说毕,不等小厮拿出条凳,林如海便跳下了马车,一阵风似地赶往正院。
鸣琴忙对鼓瑟道:“你去荣国府告诉老太太一声儿,我先进去。”
鼓瑟会意,道:“晓得了,你去罢,劝着老爷些儿,别进产房,免得惊扰了太太。”
当世规矩男人、孩童、寡妇并未出阁的姑娘家都不许在场,对于生产的妇人来说都是闲杂人等,哪怕林如海再焦急忧虑,也只能候在外面。
鸣琴笑骂道:“老爷是何等人物,还能不懂这些,倒叫你我提醒?”
鼓瑟亦是一笑,顶着风雪往荣国府去了。
却说林如海到了正院,只见婆子进进出出,烧热水者烧热水,端热水者端热水,虽然面露焦急之色,但行事却是有条不紊,未见一丝慌乱,也只有嬷嬷进出产房,门窗紧闭,贾敏痛呼之声时有耳闻,林如海不禁焦虑非常,忙问一婆子道:“太太如何了?稳婆怎么说?”
那婆子停住脚,忙笑道:“回老爷的话,老爷前脚出门,太太便发动了,说今儿是荣国府大喜,吩咐我们不许告诉老爷,稳婆说太太的胎位正,不妨事。”
林如海呵斥道:“这样大事,怎能不打发人告诉我?这才九个月,怎么就生了?我一早出门,如今已经傍晚了,太太可进食了?可还有力气?既是胎位正,如何这么长时间还没动静?快去问问稳婆回来告诉我,要不要请大夫候着。”

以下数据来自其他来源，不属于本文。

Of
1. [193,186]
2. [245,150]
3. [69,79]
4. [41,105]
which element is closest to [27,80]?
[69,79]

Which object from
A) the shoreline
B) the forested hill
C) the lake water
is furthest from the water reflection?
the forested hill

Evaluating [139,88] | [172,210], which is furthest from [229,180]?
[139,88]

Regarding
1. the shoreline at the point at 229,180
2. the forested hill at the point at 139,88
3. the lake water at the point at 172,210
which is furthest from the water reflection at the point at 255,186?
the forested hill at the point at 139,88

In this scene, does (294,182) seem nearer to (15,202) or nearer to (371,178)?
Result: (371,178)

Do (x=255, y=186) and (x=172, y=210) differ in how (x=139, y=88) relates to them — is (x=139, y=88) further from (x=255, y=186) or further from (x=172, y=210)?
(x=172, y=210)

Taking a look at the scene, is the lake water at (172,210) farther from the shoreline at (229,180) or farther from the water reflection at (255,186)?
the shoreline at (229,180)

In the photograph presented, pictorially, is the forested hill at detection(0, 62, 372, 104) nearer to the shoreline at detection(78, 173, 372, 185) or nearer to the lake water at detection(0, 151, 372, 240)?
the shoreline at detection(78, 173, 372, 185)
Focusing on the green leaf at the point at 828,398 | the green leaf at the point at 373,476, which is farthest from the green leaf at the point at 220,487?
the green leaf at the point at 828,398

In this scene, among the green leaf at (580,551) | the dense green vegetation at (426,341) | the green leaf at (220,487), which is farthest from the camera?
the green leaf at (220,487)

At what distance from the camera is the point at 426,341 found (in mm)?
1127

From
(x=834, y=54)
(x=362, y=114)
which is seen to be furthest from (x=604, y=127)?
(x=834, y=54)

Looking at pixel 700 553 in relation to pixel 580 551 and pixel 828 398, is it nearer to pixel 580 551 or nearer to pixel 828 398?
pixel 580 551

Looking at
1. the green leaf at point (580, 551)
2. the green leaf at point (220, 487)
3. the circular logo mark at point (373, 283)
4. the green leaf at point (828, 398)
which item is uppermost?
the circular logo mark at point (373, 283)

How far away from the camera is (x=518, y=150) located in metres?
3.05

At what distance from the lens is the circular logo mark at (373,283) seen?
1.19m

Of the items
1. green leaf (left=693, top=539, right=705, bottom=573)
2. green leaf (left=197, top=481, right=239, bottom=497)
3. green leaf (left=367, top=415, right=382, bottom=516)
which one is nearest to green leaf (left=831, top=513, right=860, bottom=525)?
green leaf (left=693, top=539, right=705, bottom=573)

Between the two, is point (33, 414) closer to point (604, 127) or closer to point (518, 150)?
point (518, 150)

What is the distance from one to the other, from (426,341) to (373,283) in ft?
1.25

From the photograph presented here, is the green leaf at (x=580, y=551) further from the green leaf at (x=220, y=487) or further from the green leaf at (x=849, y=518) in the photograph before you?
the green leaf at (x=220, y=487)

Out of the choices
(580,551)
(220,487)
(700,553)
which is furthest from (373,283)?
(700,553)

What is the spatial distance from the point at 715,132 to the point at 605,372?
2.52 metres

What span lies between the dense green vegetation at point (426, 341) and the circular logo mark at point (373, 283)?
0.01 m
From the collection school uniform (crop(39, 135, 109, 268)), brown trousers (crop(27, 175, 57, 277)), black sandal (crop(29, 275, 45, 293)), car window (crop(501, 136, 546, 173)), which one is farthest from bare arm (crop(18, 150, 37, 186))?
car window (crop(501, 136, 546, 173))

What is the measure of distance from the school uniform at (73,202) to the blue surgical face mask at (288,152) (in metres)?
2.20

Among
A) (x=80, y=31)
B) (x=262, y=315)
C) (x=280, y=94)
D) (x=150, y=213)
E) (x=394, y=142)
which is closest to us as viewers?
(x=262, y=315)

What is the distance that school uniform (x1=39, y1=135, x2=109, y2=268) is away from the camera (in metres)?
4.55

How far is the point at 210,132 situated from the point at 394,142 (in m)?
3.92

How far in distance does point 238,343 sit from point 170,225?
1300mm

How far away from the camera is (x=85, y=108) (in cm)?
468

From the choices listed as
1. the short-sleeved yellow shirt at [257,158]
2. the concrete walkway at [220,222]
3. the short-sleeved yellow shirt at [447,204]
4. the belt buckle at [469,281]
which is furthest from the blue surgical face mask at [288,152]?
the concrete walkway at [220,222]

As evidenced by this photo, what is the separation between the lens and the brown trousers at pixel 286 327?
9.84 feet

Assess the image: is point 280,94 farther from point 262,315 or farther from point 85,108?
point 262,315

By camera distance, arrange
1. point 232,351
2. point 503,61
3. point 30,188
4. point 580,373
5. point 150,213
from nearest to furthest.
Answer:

婆子忙道:“这也奇了,昨儿大夫还说一切平安呢,不想今儿太太突然就发动了,也不曾滑倒,亦不曾吃错东西。稳婆说了,怀胎十月多是不准,这生在何日都是老天定的,太太怀相极好,虽是九个月却没有什么妨碍。如今太太已吃了不少克化得动的东西,眼下精神倒好,稳婆说了,产道已开了三指,想是快了。至于大夫,已经请了两位,现在外院候着呢。”
林如海松了一口气,自坐在外间等着,目光始终盯着产房门上挂着的红绸软帘。
彼时天色已晚,风雪忽骤,房内早已点上牛油大蜡,照得里外如同白昼,纱窗上映出房内人影,似乎有人扶着贾敏走动,林如海顿时又惊住了。
婆子守在旁边,抿嘴笑道:“因是头胎,太太走动走动,生哥儿时顺。”
林如海方放下心来,上辈子黛玉和她兄弟出生之际,分外艰难,偏生他那时公务繁忙,须得去衙门,不得在家,竟不曾目睹临盆之景。
今生不同前世,大概命运早已改变,他们夫妇也不似上辈子,此子一定能平安降生。
林如海心中默默地祈祷着,只盼妻儿平安。
过一时,房内才有了动静,外面却忽然来说荣国府送催生礼来了。
因贾敏此时只有九个月,两家离得又近,荣国府本想略等两日送来的,哪知贾敏竟会早产,闻得消息,忙备了鸭蛋、膳食、生枣、栗果、羊、并彩绣锦衣等命人送来。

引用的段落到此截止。